Si Sinofsky a tenu Jeffrey Epstein informé de ces échanges, c’est parce qu’il avait fait de l’homme d’affaires — condamné une première fois en 2008 pour des crimes sexuels sur mineurs et retrouvé pendu dans sa cellule new-yorkaise en 2019 avant un nouveau procès — l’un de ses conseillers. The Verge a mis au jour de nombreux courriels montrant Sinofsky sollicitant Epstein pour obtenir des conseils sur la meilleure manière de négocier son départ de Microsoft.

L’ancien responsable de Windows n’a finalement pas été embauché par Apple. Il s’était pourtant donné du mal : quelques semaines après son départ de Microsoft, il tweetait déjà depuis un iPhone, alors même que les Windows Phone étaient encore commercialisés. Plus tard, en 2018, il avait pris la défense d’Apple alors que l’entreprise essuyait de nombreuses critiques — c’était l’époque des MacBook Pro à clavier papillon, du Mac Pro (à la) poubelle et des bugs logiciels à répétition.

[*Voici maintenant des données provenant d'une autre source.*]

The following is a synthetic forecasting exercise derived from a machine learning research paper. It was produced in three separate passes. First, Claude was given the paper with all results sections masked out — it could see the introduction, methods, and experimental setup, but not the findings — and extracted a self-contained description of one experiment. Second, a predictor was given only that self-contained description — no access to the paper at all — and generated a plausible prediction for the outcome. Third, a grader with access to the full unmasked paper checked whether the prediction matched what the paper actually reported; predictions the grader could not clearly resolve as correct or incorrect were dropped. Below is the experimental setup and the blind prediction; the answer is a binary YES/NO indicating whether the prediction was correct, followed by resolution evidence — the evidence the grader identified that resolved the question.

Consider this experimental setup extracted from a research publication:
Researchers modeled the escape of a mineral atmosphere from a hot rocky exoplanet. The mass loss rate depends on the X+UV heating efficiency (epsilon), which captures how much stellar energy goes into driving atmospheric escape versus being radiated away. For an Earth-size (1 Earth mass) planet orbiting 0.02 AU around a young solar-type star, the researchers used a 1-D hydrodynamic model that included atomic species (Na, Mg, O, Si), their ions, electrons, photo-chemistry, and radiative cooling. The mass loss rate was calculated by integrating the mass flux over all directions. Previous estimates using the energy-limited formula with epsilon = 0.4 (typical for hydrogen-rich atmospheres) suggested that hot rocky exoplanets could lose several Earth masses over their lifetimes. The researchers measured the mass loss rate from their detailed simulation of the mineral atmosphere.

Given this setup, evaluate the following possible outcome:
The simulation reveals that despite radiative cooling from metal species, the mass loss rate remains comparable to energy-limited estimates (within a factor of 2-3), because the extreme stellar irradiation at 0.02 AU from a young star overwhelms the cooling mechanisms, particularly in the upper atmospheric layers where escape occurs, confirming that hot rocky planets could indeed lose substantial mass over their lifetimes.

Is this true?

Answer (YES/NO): NO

Tim Cook apparait dans un autre email du dossier Epstein. Un message envoyé à Epstein le 5 février 2013 par une personne identifiée comme Ian Osborne fait référence à l’intention d’appeler un interlocuteur non nommé dans la journée. Dans ce même email, Osborne précise qu’il « était avec Tim Cook ce matin-là » et qu’il s’apprêtait à conclure une « visite guidée du monde de la tech ». La discussion s’arrête là. Même si l’adresse électronique est partiellement masquée, Ian Osborne pourrait correspondre à l’investisseur britannique du même nom, connu pour avoir servi d’intermédiaire auprès de grandes fortunes.

L’an dernier, le Financial Times a révélé qu’une procédure judiciaire à Londres avait mis au jour des échanges de courriels entre Osborne et Epstein datant de 2012. Ceux-ci faisaient état de tentatives de lobbying auprès de responsables politiques et de dirigeants du secteur bancaire, dans le but de favoriser la nomination de Jes Staley, présenté comme leur « ami », au poste de directeur général de Barclays.

Contactée par The Verge, Apple n’a pas donné suite.